Mausoleo

Maqueta del Mausoleo de la Villa de Carranque, realizada por Samuel López
Maqueta del Mausoleo de la Villa de Carranque, realizada por Samuel López

Los romanos no enterraban a sus difuntos dentro del perímetro de sus ciudades por lo que las tumbas se situaban en necrópolis en las vías de acceso. Dependiendo de la riqueza de la familia, se podía construir un sepulcro, un monumento funerario o tener un lugar en un columbarium, construcción con nichos.
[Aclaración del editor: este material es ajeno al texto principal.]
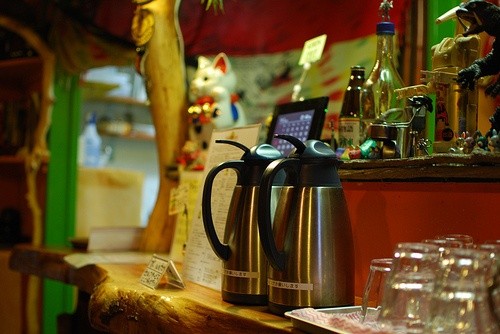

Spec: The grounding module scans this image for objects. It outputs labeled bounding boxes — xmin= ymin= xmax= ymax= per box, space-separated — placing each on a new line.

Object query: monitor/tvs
xmin=265 ymin=95 xmax=330 ymax=158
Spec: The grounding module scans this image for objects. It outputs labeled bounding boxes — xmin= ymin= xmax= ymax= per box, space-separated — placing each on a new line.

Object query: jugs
xmin=260 ymin=134 xmax=350 ymax=317
xmin=203 ymin=139 xmax=288 ymax=306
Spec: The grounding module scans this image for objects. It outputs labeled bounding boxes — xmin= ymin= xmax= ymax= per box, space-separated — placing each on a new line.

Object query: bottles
xmin=338 ymin=65 xmax=367 ymax=161
xmin=429 ymin=34 xmax=479 ymax=151
xmin=75 ymin=112 xmax=101 ymax=170
xmin=359 ymin=22 xmax=406 ymax=159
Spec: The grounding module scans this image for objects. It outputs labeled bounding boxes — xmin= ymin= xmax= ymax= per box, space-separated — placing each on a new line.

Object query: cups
xmin=362 ymin=234 xmax=500 ymax=333
xmin=369 ymin=121 xmax=415 ymax=159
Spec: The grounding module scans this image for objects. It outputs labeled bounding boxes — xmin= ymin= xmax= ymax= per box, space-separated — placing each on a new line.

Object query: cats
xmin=186 ymin=51 xmax=246 ymax=172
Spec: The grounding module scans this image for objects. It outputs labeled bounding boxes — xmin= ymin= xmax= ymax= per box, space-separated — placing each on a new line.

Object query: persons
xmin=79 ymin=111 xmax=152 ymax=166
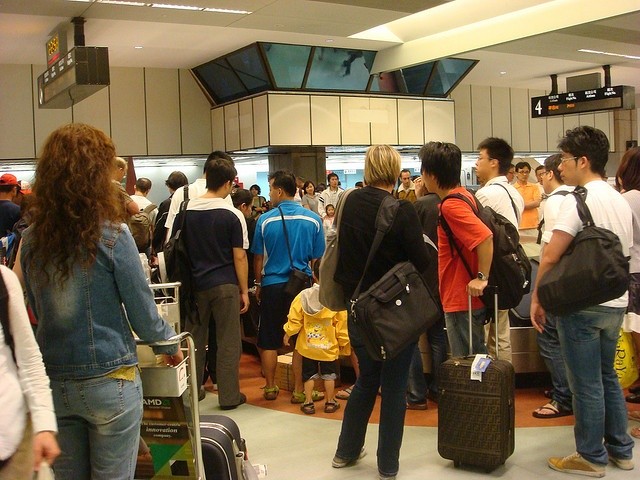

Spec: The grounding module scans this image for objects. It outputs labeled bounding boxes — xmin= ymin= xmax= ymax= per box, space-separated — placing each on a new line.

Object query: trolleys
xmin=146 ymin=281 xmax=181 ymax=336
xmin=131 ymin=332 xmax=205 ymax=479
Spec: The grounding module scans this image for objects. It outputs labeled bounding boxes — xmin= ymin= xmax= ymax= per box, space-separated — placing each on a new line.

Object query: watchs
xmin=253 ymin=279 xmax=261 ymax=286
xmin=477 ymin=271 xmax=490 ymax=281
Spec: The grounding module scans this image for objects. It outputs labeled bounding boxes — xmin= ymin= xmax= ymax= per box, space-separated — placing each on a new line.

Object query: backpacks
xmin=434 ymin=188 xmax=531 ymax=310
xmin=164 ymin=199 xmax=203 ymax=326
xmin=0 ymin=229 xmax=22 ymax=271
xmin=127 ymin=204 xmax=157 ymax=251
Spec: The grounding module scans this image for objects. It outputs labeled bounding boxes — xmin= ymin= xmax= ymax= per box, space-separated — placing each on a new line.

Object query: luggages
xmin=197 ymin=415 xmax=248 ymax=480
xmin=437 ymin=286 xmax=516 ymax=473
xmin=508 ymin=257 xmax=540 ymax=327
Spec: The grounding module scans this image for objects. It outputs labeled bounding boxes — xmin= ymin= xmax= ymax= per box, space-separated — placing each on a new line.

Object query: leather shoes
xmin=626 ymin=393 xmax=640 ymax=404
xmin=628 ymin=385 xmax=639 ymax=393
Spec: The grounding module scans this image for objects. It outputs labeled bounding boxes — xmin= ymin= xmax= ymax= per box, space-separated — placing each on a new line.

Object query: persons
xmin=334 ymin=348 xmax=381 ymax=401
xmin=164 ymin=151 xmax=236 ymax=391
xmin=318 ymin=172 xmax=344 ymax=219
xmin=418 ymin=141 xmax=494 ymax=357
xmin=342 ymin=50 xmax=363 ymax=76
xmin=130 ymin=177 xmax=159 ymax=253
xmin=510 ymin=161 xmax=542 ymax=257
xmin=392 ymin=169 xmax=417 ymax=204
xmin=249 ymin=184 xmax=269 ymax=220
xmin=332 ymin=144 xmax=432 ymax=480
xmin=11 ymin=123 xmax=182 ymax=480
xmin=293 ymin=188 xmax=303 ymax=206
xmin=395 ymin=167 xmax=448 ymax=411
xmin=476 ymin=177 xmax=485 ymax=190
xmin=535 ymin=165 xmax=546 ymax=220
xmin=318 ymin=47 xmax=337 ymax=60
xmin=251 ymin=170 xmax=326 ymax=404
xmin=618 ymin=146 xmax=640 ymax=404
xmin=285 ymin=258 xmax=352 ymax=414
xmin=0 ymin=264 xmax=60 ymax=480
xmin=601 ymin=169 xmax=608 ymax=182
xmin=109 ymin=157 xmax=139 ymax=223
xmin=505 ymin=163 xmax=515 ymax=184
xmin=170 ymin=157 xmax=249 ymax=411
xmin=614 ymin=170 xmax=626 ymax=194
xmin=301 ymin=180 xmax=320 ymax=214
xmin=547 ymin=125 xmax=635 ymax=478
xmin=12 ymin=180 xmax=33 ymax=206
xmin=232 ymin=190 xmax=258 ymax=289
xmin=474 ymin=136 xmax=525 ymax=364
xmin=322 ymin=204 xmax=335 ymax=235
xmin=627 ymin=410 xmax=640 ymax=440
xmin=532 ymin=153 xmax=576 ymax=418
xmin=355 ymin=181 xmax=363 ymax=189
xmin=0 ymin=174 xmax=21 ymax=265
xmin=230 ymin=181 xmax=240 ymax=198
xmin=296 ymin=175 xmax=305 ymax=189
xmin=152 ymin=171 xmax=188 ymax=255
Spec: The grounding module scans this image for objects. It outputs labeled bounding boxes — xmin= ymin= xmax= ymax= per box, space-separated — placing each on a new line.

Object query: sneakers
xmin=198 ymin=389 xmax=206 ymax=402
xmin=332 ymin=447 xmax=367 ymax=469
xmin=403 ymin=397 xmax=427 ymax=409
xmin=547 ymin=452 xmax=606 ymax=478
xmin=608 ymin=455 xmax=635 ymax=470
xmin=221 ymin=391 xmax=246 ymax=410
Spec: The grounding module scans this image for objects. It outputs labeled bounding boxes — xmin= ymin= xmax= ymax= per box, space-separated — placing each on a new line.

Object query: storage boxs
xmin=274 ymin=350 xmax=343 ymax=392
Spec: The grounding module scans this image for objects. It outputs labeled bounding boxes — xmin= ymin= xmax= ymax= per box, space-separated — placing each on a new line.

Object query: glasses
xmin=560 ymin=158 xmax=577 ymax=166
xmin=476 ymin=155 xmax=494 ymax=161
xmin=518 ymin=171 xmax=530 ymax=174
xmin=538 ymin=171 xmax=549 ymax=179
xmin=508 ymin=171 xmax=514 ymax=175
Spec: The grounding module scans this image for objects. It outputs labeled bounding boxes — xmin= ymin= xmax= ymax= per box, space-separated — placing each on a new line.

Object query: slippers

Restos del Mausoleo de Carranque
Restos del Mausoleo de Carranque

El mausoleo es una edificación que toma su nombre de la tumba de Mausolo en Halicarnaso (Turquía), famosa por ser suntuosa y monumental, adornada con numerosas estatuas.

Entre los romanos es un monumento funerario que se extenderá por todo el Imperio a partir del siglo I a. C. cuando las tumbas dejan de ser un mero lugar de enterramiento para convertirse en santuarios en los que se va a honrar la memoria del difunto o difuntos.
Interior de la maqueta del Mausoleo de Carranque realizada por Samuel López
Interior de la maqueta del Mausoleo de Carranque realizada por Samuel López

La mayoría de mausoleos suelen tener una cámara en la que se depositaba el sepulcro, y algunos contaban con salas adyacentes en las que podían llegar a celebrarse ofrendas y banquetes funerarios.

Los tipos de edificaciones varían según la época. En un principio se construía una torre que podía tener acceso desde el exterior o no, con escalones y base cuadrada. Pero en la época de Adriano se impuso la forma circular.

Torre de los Escipiones, Tarragona
Torre de los Escipiones, Tarragona

Ya en el Bajo Imperio  hay mausoleos que se encuentran cercanos a villas romanas y que  imitan los templos con columnas.